I agree with this up to "systems programming". I think there are many specialised application domains where general purpose optimisation fails to produce good high performance code (and my hypothesis is that this is fundamental and unavoidable). So letting specialists write low-level code is a good idea. For example Numpi and Scipy for python are written in C and offer a significant performance advantage, probably some applications for python would not be possible if they were not.

### I think there are many

I think there are many specialised application domains where general purpose optimisation fails to produce good high performance code (and my hypothesis is that this is fundamental and unavoidable). ... For example Numpi and Scipy for python are written in C and offer a significant performance advantage, probably some applications for python would not be possible if they were not.

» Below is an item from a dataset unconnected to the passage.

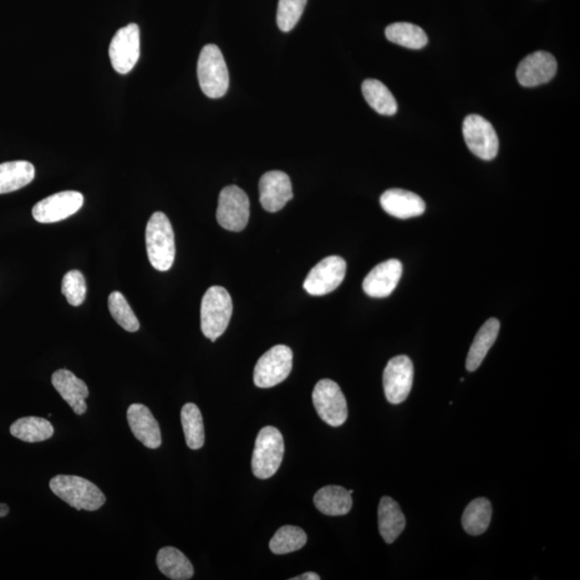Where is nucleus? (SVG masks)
<instances>
[{"instance_id":"10","label":"nucleus","mask_w":580,"mask_h":580,"mask_svg":"<svg viewBox=\"0 0 580 580\" xmlns=\"http://www.w3.org/2000/svg\"><path fill=\"white\" fill-rule=\"evenodd\" d=\"M112 67L120 74L130 73L140 59V28L131 23L114 35L109 48Z\"/></svg>"},{"instance_id":"4","label":"nucleus","mask_w":580,"mask_h":580,"mask_svg":"<svg viewBox=\"0 0 580 580\" xmlns=\"http://www.w3.org/2000/svg\"><path fill=\"white\" fill-rule=\"evenodd\" d=\"M198 80L203 94L217 99L225 96L229 88V73L222 51L216 44L201 50L197 67Z\"/></svg>"},{"instance_id":"26","label":"nucleus","mask_w":580,"mask_h":580,"mask_svg":"<svg viewBox=\"0 0 580 580\" xmlns=\"http://www.w3.org/2000/svg\"><path fill=\"white\" fill-rule=\"evenodd\" d=\"M491 516L490 501L486 498H477L466 506L463 513L462 527L470 536H481L490 527Z\"/></svg>"},{"instance_id":"23","label":"nucleus","mask_w":580,"mask_h":580,"mask_svg":"<svg viewBox=\"0 0 580 580\" xmlns=\"http://www.w3.org/2000/svg\"><path fill=\"white\" fill-rule=\"evenodd\" d=\"M35 177V167L29 161H15L0 164V195L21 190Z\"/></svg>"},{"instance_id":"25","label":"nucleus","mask_w":580,"mask_h":580,"mask_svg":"<svg viewBox=\"0 0 580 580\" xmlns=\"http://www.w3.org/2000/svg\"><path fill=\"white\" fill-rule=\"evenodd\" d=\"M10 434L27 443H38L51 439L54 435L52 424L42 417H23L10 427Z\"/></svg>"},{"instance_id":"7","label":"nucleus","mask_w":580,"mask_h":580,"mask_svg":"<svg viewBox=\"0 0 580 580\" xmlns=\"http://www.w3.org/2000/svg\"><path fill=\"white\" fill-rule=\"evenodd\" d=\"M312 398L315 410L325 424L340 427L348 419V402L335 381L319 380L314 387Z\"/></svg>"},{"instance_id":"1","label":"nucleus","mask_w":580,"mask_h":580,"mask_svg":"<svg viewBox=\"0 0 580 580\" xmlns=\"http://www.w3.org/2000/svg\"><path fill=\"white\" fill-rule=\"evenodd\" d=\"M147 257L161 272L170 270L176 258L175 232L165 213L155 212L147 222L145 231Z\"/></svg>"},{"instance_id":"15","label":"nucleus","mask_w":580,"mask_h":580,"mask_svg":"<svg viewBox=\"0 0 580 580\" xmlns=\"http://www.w3.org/2000/svg\"><path fill=\"white\" fill-rule=\"evenodd\" d=\"M556 59L551 53L538 51L528 55L521 60L517 68L518 82L525 88H534L545 84L557 74Z\"/></svg>"},{"instance_id":"18","label":"nucleus","mask_w":580,"mask_h":580,"mask_svg":"<svg viewBox=\"0 0 580 580\" xmlns=\"http://www.w3.org/2000/svg\"><path fill=\"white\" fill-rule=\"evenodd\" d=\"M380 206L391 216L408 220L424 215L426 203L416 193L393 188L386 191L380 197Z\"/></svg>"},{"instance_id":"8","label":"nucleus","mask_w":580,"mask_h":580,"mask_svg":"<svg viewBox=\"0 0 580 580\" xmlns=\"http://www.w3.org/2000/svg\"><path fill=\"white\" fill-rule=\"evenodd\" d=\"M216 218L226 231H242L249 220V200L246 192L236 185L223 188L218 198Z\"/></svg>"},{"instance_id":"33","label":"nucleus","mask_w":580,"mask_h":580,"mask_svg":"<svg viewBox=\"0 0 580 580\" xmlns=\"http://www.w3.org/2000/svg\"><path fill=\"white\" fill-rule=\"evenodd\" d=\"M62 293L70 305L80 307L86 297V282L82 273L71 270L63 278Z\"/></svg>"},{"instance_id":"27","label":"nucleus","mask_w":580,"mask_h":580,"mask_svg":"<svg viewBox=\"0 0 580 580\" xmlns=\"http://www.w3.org/2000/svg\"><path fill=\"white\" fill-rule=\"evenodd\" d=\"M366 103L378 114L386 116L395 115L398 104L391 91L379 80H365L361 86Z\"/></svg>"},{"instance_id":"30","label":"nucleus","mask_w":580,"mask_h":580,"mask_svg":"<svg viewBox=\"0 0 580 580\" xmlns=\"http://www.w3.org/2000/svg\"><path fill=\"white\" fill-rule=\"evenodd\" d=\"M307 542V533L302 528L284 526L278 529L270 541V549L276 554H286L299 551Z\"/></svg>"},{"instance_id":"11","label":"nucleus","mask_w":580,"mask_h":580,"mask_svg":"<svg viewBox=\"0 0 580 580\" xmlns=\"http://www.w3.org/2000/svg\"><path fill=\"white\" fill-rule=\"evenodd\" d=\"M414 381V365L408 356H396L384 370L383 384L387 401L400 404L408 399Z\"/></svg>"},{"instance_id":"31","label":"nucleus","mask_w":580,"mask_h":580,"mask_svg":"<svg viewBox=\"0 0 580 580\" xmlns=\"http://www.w3.org/2000/svg\"><path fill=\"white\" fill-rule=\"evenodd\" d=\"M109 311L115 322L126 332L136 333L140 329L139 320L132 311L123 294L114 292L110 294Z\"/></svg>"},{"instance_id":"2","label":"nucleus","mask_w":580,"mask_h":580,"mask_svg":"<svg viewBox=\"0 0 580 580\" xmlns=\"http://www.w3.org/2000/svg\"><path fill=\"white\" fill-rule=\"evenodd\" d=\"M50 490L76 511L95 512L99 510L106 500L104 492L94 482L80 476H55L50 481Z\"/></svg>"},{"instance_id":"34","label":"nucleus","mask_w":580,"mask_h":580,"mask_svg":"<svg viewBox=\"0 0 580 580\" xmlns=\"http://www.w3.org/2000/svg\"><path fill=\"white\" fill-rule=\"evenodd\" d=\"M320 577L318 574L314 572H308L302 575H299L297 577L292 578V580H319Z\"/></svg>"},{"instance_id":"12","label":"nucleus","mask_w":580,"mask_h":580,"mask_svg":"<svg viewBox=\"0 0 580 580\" xmlns=\"http://www.w3.org/2000/svg\"><path fill=\"white\" fill-rule=\"evenodd\" d=\"M346 262L340 256H329L318 263L305 278L303 287L312 296H325L342 284Z\"/></svg>"},{"instance_id":"22","label":"nucleus","mask_w":580,"mask_h":580,"mask_svg":"<svg viewBox=\"0 0 580 580\" xmlns=\"http://www.w3.org/2000/svg\"><path fill=\"white\" fill-rule=\"evenodd\" d=\"M500 328V322L497 318H490L478 330L476 337L471 345L469 354H467L466 365L469 372H474L480 368L492 345L495 344Z\"/></svg>"},{"instance_id":"13","label":"nucleus","mask_w":580,"mask_h":580,"mask_svg":"<svg viewBox=\"0 0 580 580\" xmlns=\"http://www.w3.org/2000/svg\"><path fill=\"white\" fill-rule=\"evenodd\" d=\"M84 197L79 192L67 191L39 201L33 208V216L42 223H52L66 220L82 208Z\"/></svg>"},{"instance_id":"19","label":"nucleus","mask_w":580,"mask_h":580,"mask_svg":"<svg viewBox=\"0 0 580 580\" xmlns=\"http://www.w3.org/2000/svg\"><path fill=\"white\" fill-rule=\"evenodd\" d=\"M52 385L76 415L85 414L88 411L85 400L90 396L89 387L85 381L76 378L71 371L60 369L53 373Z\"/></svg>"},{"instance_id":"3","label":"nucleus","mask_w":580,"mask_h":580,"mask_svg":"<svg viewBox=\"0 0 580 580\" xmlns=\"http://www.w3.org/2000/svg\"><path fill=\"white\" fill-rule=\"evenodd\" d=\"M232 315V300L227 290L212 286L207 290L201 302V330L212 342L226 332Z\"/></svg>"},{"instance_id":"28","label":"nucleus","mask_w":580,"mask_h":580,"mask_svg":"<svg viewBox=\"0 0 580 580\" xmlns=\"http://www.w3.org/2000/svg\"><path fill=\"white\" fill-rule=\"evenodd\" d=\"M387 39L401 47L419 50L428 43V35L417 25L400 22L389 25L385 30Z\"/></svg>"},{"instance_id":"35","label":"nucleus","mask_w":580,"mask_h":580,"mask_svg":"<svg viewBox=\"0 0 580 580\" xmlns=\"http://www.w3.org/2000/svg\"><path fill=\"white\" fill-rule=\"evenodd\" d=\"M9 506L4 503H0V518L6 517L9 513Z\"/></svg>"},{"instance_id":"9","label":"nucleus","mask_w":580,"mask_h":580,"mask_svg":"<svg viewBox=\"0 0 580 580\" xmlns=\"http://www.w3.org/2000/svg\"><path fill=\"white\" fill-rule=\"evenodd\" d=\"M463 138L469 150L482 161L495 160L498 152V138L490 121L482 116L471 114L463 121Z\"/></svg>"},{"instance_id":"29","label":"nucleus","mask_w":580,"mask_h":580,"mask_svg":"<svg viewBox=\"0 0 580 580\" xmlns=\"http://www.w3.org/2000/svg\"><path fill=\"white\" fill-rule=\"evenodd\" d=\"M181 422L187 446L193 451L200 450L205 445L206 435L200 408L193 404L183 406Z\"/></svg>"},{"instance_id":"21","label":"nucleus","mask_w":580,"mask_h":580,"mask_svg":"<svg viewBox=\"0 0 580 580\" xmlns=\"http://www.w3.org/2000/svg\"><path fill=\"white\" fill-rule=\"evenodd\" d=\"M314 505L328 516H343L352 510V495L340 486H325L314 496Z\"/></svg>"},{"instance_id":"14","label":"nucleus","mask_w":580,"mask_h":580,"mask_svg":"<svg viewBox=\"0 0 580 580\" xmlns=\"http://www.w3.org/2000/svg\"><path fill=\"white\" fill-rule=\"evenodd\" d=\"M294 197L292 182L283 171L264 173L259 181V200L264 210L276 213Z\"/></svg>"},{"instance_id":"6","label":"nucleus","mask_w":580,"mask_h":580,"mask_svg":"<svg viewBox=\"0 0 580 580\" xmlns=\"http://www.w3.org/2000/svg\"><path fill=\"white\" fill-rule=\"evenodd\" d=\"M293 369V350L277 345L264 353L254 369V383L259 388H271L288 378Z\"/></svg>"},{"instance_id":"24","label":"nucleus","mask_w":580,"mask_h":580,"mask_svg":"<svg viewBox=\"0 0 580 580\" xmlns=\"http://www.w3.org/2000/svg\"><path fill=\"white\" fill-rule=\"evenodd\" d=\"M156 562L160 571L173 580H188L195 573L190 560L175 547L161 548L157 553Z\"/></svg>"},{"instance_id":"16","label":"nucleus","mask_w":580,"mask_h":580,"mask_svg":"<svg viewBox=\"0 0 580 580\" xmlns=\"http://www.w3.org/2000/svg\"><path fill=\"white\" fill-rule=\"evenodd\" d=\"M404 266L398 259H389L369 272L363 283L364 292L372 298H386L400 282Z\"/></svg>"},{"instance_id":"20","label":"nucleus","mask_w":580,"mask_h":580,"mask_svg":"<svg viewBox=\"0 0 580 580\" xmlns=\"http://www.w3.org/2000/svg\"><path fill=\"white\" fill-rule=\"evenodd\" d=\"M379 530L387 544H393L404 531L406 521L398 502L383 497L379 506Z\"/></svg>"},{"instance_id":"17","label":"nucleus","mask_w":580,"mask_h":580,"mask_svg":"<svg viewBox=\"0 0 580 580\" xmlns=\"http://www.w3.org/2000/svg\"><path fill=\"white\" fill-rule=\"evenodd\" d=\"M127 420L132 435L147 449L156 450L161 447L160 425L147 406L139 404H131L127 410Z\"/></svg>"},{"instance_id":"32","label":"nucleus","mask_w":580,"mask_h":580,"mask_svg":"<svg viewBox=\"0 0 580 580\" xmlns=\"http://www.w3.org/2000/svg\"><path fill=\"white\" fill-rule=\"evenodd\" d=\"M308 0H279L277 13V23L284 33L293 30L307 6Z\"/></svg>"},{"instance_id":"5","label":"nucleus","mask_w":580,"mask_h":580,"mask_svg":"<svg viewBox=\"0 0 580 580\" xmlns=\"http://www.w3.org/2000/svg\"><path fill=\"white\" fill-rule=\"evenodd\" d=\"M284 439L281 432L274 427H264L257 435L252 457L253 474L259 480L272 477L282 465Z\"/></svg>"}]
</instances>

That's a quirk of Python's "anything can change at any time" semantics. Optimizing inner loops in numerical code has been understood since the days of Backus' original FORTRAN compiler. It's also irrelevant to the GC issue.

### Citation needed

Can you link to benchmarks or performance figures that show a general equivalence of speed to languages like C, Fortran or Ada. Fortran is not as far as I am aware garbage collected. Old Fortran just leaked memory, new fortran has scoped variables.

The performance problem with garbage collection is to do with the extra dereferencing to allow objects to be moved, and the boxing of values. Automatic unboxing is not as straightforward as you suggest. This cost can be significant (halving the performance of some graph algorithms).

What is the fastest garbage collected language you are aware of?

### I don't see anything in

I don't see anything in Baker's system that requires or implicitly depends upon functional programing or closures. It's specifically about how to eliminate unnecessary reference count updates by programming in a linear style and exploiting an "anchored pointer" that does not require such updates. That sounds applicable to systems programming to me.

### The idea there is that if

The idea there is that if you can't tell at compile time what gets deallocated at block exit, maybe you can tell at run time. "An anchored pointer is a deferred increment pointer with an additional component which indicates its anchor." Can that be done without a dynamically-sized to-do list at block exit? (Go has such a to-do list, so that their "defer" construct will work.)

### Yes, the dynamic semantics

Yes, the dynamic semantics of an anchored pointer is simply a fat pointer, ie. the raw pointer paired with a stack depth. When returning an anchored value with depth X from depth N, you increment the refcount only if X > N. Furthermore, local bindings only need anchored pointers for, eg. list traversals, so no refcount mods are needed for non-keep/anchored pointer parameters.

So the to-do list size is equal to the number of parameters.

### Did you ever implement this?

Did you ever implement this? I'm curious how it turned out.

### Not started yet

I haven't had time to start yet, but its still on my todo list.